Usia pembicaraan tersebut, Eltinus meminta pemerintah agar masyarakat Papua juga bisa memiliki bagian dari divestasi tersebut jika kontrak Freeport berubah dari Kontrak Karya (KK) menjadi Izin Usaha Pertambangan Khusus (IUPK).
Baca: Sejarawan: Sikap Keras Freeport Karena Ada Kepentingan Politik di Masa Lalu
Perusahaan tambang asing seperti Freeport memang wajib melakukan divestasi saham sebesar 51% yang diberikan kepada pemerintah Indonesia.
"Sekarang kami sampaikan ke Menteri, kalau KK jadi IUPK, apa yang kami miliki nanti? Posisi masyarakat dan pemerintah Papua ini ada di mana? Kalau jadi IUPK 51%, kami harus berapa persen dari situ? Ini yang kami tanyakan langsung ke Menteri," kata Eltinus di Kantor Kementerian ESDM Jakarta pada Senin (27/2).

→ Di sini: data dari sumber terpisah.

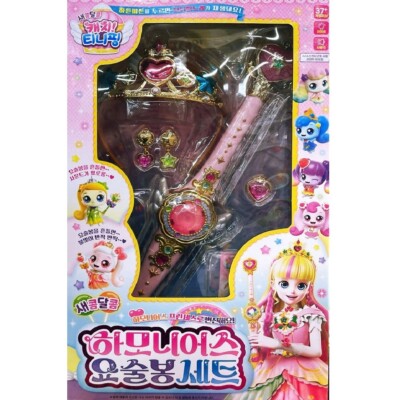 Catch Teenieping Season 4 Harmonious Magic Stick Wand Play Set Official Toy 2024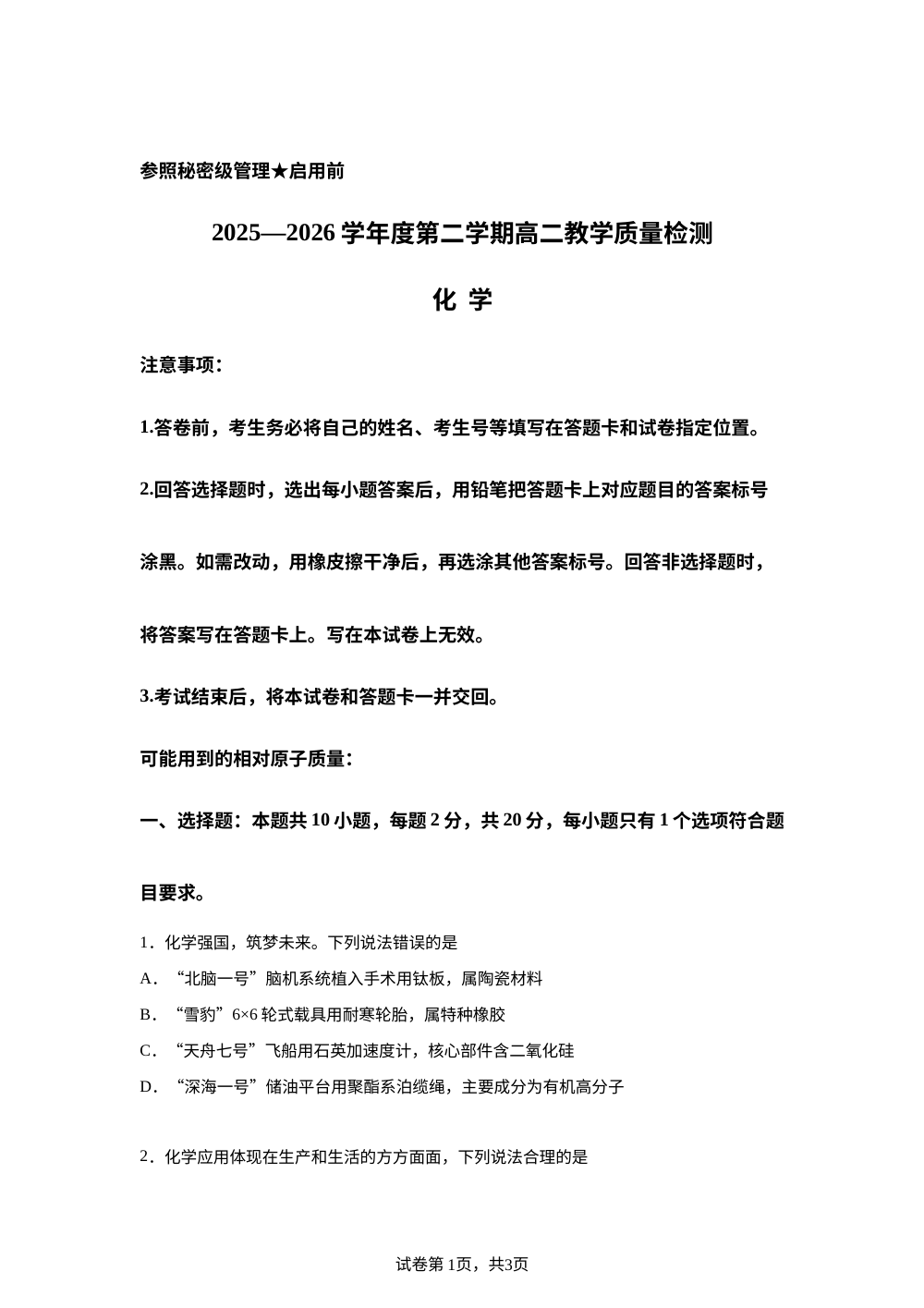山东省淄博实验中学2026-2026学年度第二学期高二期末质量检测 化学试题 第1页预览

Eltinus bilang, pemerintah melalui Menteri Energi dan Sumber Daya Mineral (ESDM) Ignasius Jonan, menyanggupi untuk memberikan sebagian dari saham Freeport kepada rakyat Papua melalui Pemerintah Daerah.
"Jadi memang menteri janji di dalam 51% ada bagian dari ulayat. Tadi ini yang kami datang ke pak Menteri," jelas Eltinus.